RESPEITO – Nos últimos cinco anos, a relação de cooperação interinstitucional vinha apresentando fragilidades decorrentes: (1) das constantes mudanças que vem ocorrendo na composição do quadro de gestão do CMA; (2) de discordâncias sobre propriedade e destinação de patrimônio da FMA, disponibilizados ao CMA para a realização do Projeto Peixe-Boi; (3) da suspensão, por parte do CMA, do compartilhamento dos dados gerados conjuntamente; e (4) de determinadas orientações do CMA para aplicação de recursos de projetos geridos pela FMA, que comprometeriam o cumprimento de metas estabelecidas em contratos.
A Fundação tem se deparado com certos atos do CMA que materializa sua atitude em difamar esta instituição. Entre outras, foi enviado ofício a instituições da sociedade e repartições públicas com as quais manteve ou mantém relações institucionais – muitas vezes em parceria com a FMA – para apontar que “as atividades conservacionistas da FMA não estavam sendo realizadas satisfatoriamente”, bem como, “não vinham atendendo às diretrizes do ICMBio”.
É por respeito aos nossos valores, equipe e parceiros que, em meio a tantas acusações ofensivas e inverídicas, a Fundação não somente se coloca a favor de uma auditoria em caráter emergencial nas contas das entidades citadas, como se antecipa e disponibiliza para consulta da sociedade, na sua sede, os relatórios de prestações de contas submetidos ao crivo do Ministério Público e aprovados por este. Essa decisão também visa esclarecer para a sociedade as acusações levantadas pelo ICMBio e CMA em relação à construção do oceanário, bem como ao convênio estabelecido entre IBAMA e FMA. Nesses documentos é possível verificar todos os fatos contábeis e administrativos, bem como os fatores físicos e financeiros que provocaram a suspensão da obra do oceanário, cujo projeto técnico e orçamento original foram previamente aprovados pelo ICMBio.
A Fundação Mamíferos Aquáticos continuará cumprindo com a missão a que se propõe de “promover a conservação dos mamíferos aquáticos e seus habitats, visando o equilíbrio ambiental”, mantendo suas ações pautadas por processos colaborativos e transformadores e alinhadas ao desenvlvimento das políticas públicas do país.
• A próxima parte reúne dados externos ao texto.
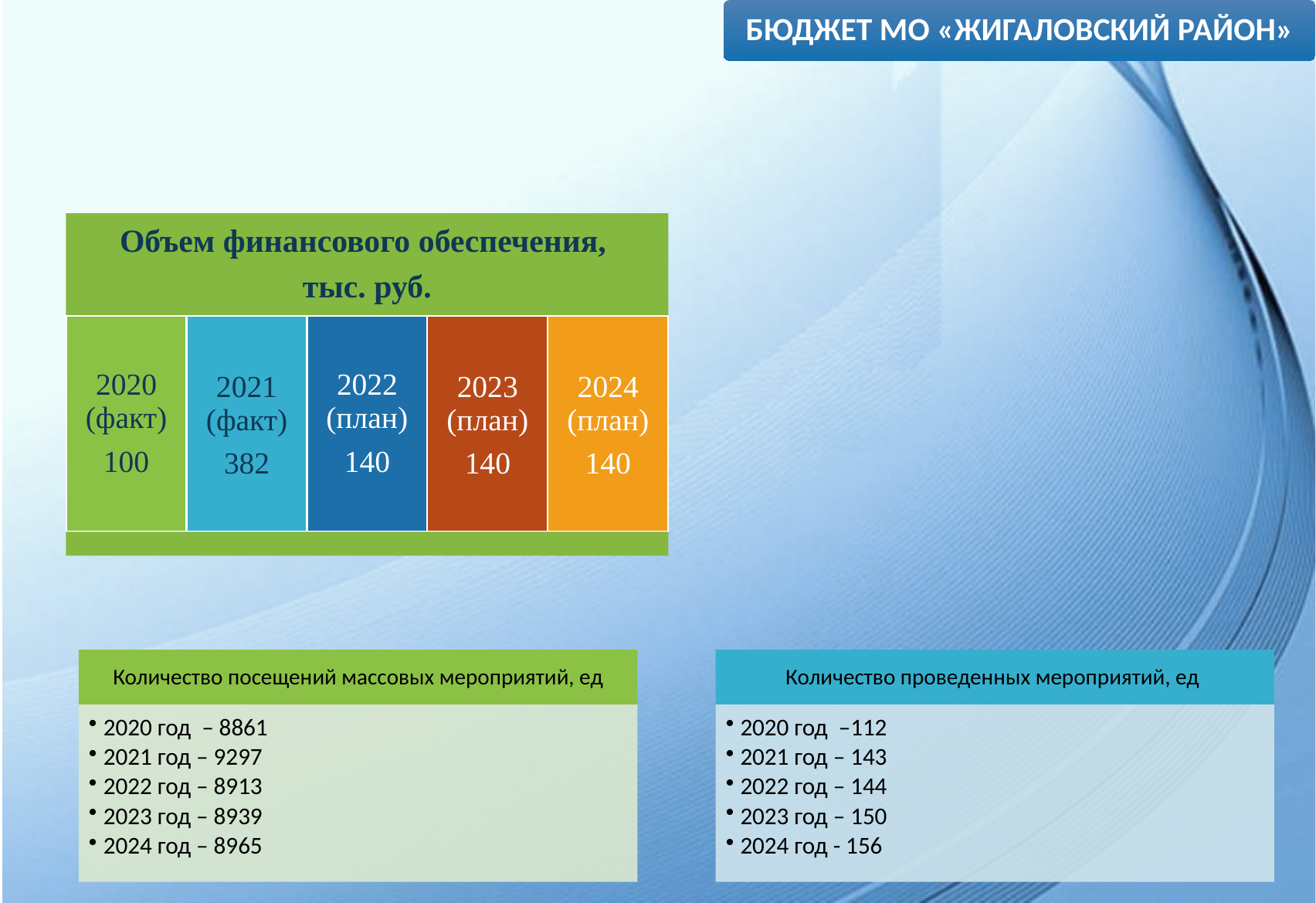
What is the title of the colored block graphic on the left of the slide? Объем финансового обеспечения, тыс. руб. In the 'Объем финансового обеспечения, тыс. руб.' graphic, what is the value for 2020 (факт)? 100 In the 'Объем финансового обеспечения, тыс. руб.' graphic, what colour is the block for 2024 (план)? Orange In the 'Объем финансового обеспечения, тыс. руб.' graphic, what is the difference between the 2021 value and the 2022 planned value? 242 In the 'Объем финансового обеспечения, тыс. руб.' graphic, which year has the lowest value? 2020 (факт) In the 'Объем финансового обеспечения, тыс. руб.' graphic, which year has the highest value? 2021 (факт) In the 'Объем финансового обеспечения, тыс. руб.' graphic, how many years are marked as 'план'? 3 In the 'Объем финансового обеспечения, тыс. руб.' graphic, what is the difference between the 2021 value and the 2020 value? 282 How many years are shown in the 'Объем финансового обеспечения, тыс. руб.' graphic? 5 In the 'Объем финансового обеспечения, тыс. руб.' graphic, what is the value for 2021 (факт)? 382 In the 'Объем финансового обеспечения, тыс. руб.' graphic, what is the planned value for 2023? 140 In the 'Объем финансового обеспечения, тыс. руб.' graphic, which is larger: the value for 2020 or the value for 2022? 2022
Desta forma, não podemos permitir que a imagem e o trabalho de instituições e iniciativas como o Projeto Peixe-Boi, sejam ameaçados por posturas equivocadas dos gestores institucionais do CMA e ICMBio.
Diante do exposto, a FMA convoca a sociedade para que esteja atenta a esta atual prática de gestão, que é imperativa no relacionamento com organizações da sociedade civil, quem sabe por não ter clareza da compreensão dos papéis institucionais, colocando em risco estratégias de conservação construídas em processos participativos e de co-gestão.
Recife-PE, 29 de setembro, de 2010.
Denise de Freitas Castro, Presidente do Conselho Diretor da Fundação Mamíferos Aquáticos e Leonardo Lamartine, Presidente do Conselho Deliberativo da Fundação Mamíferos Aquáticos.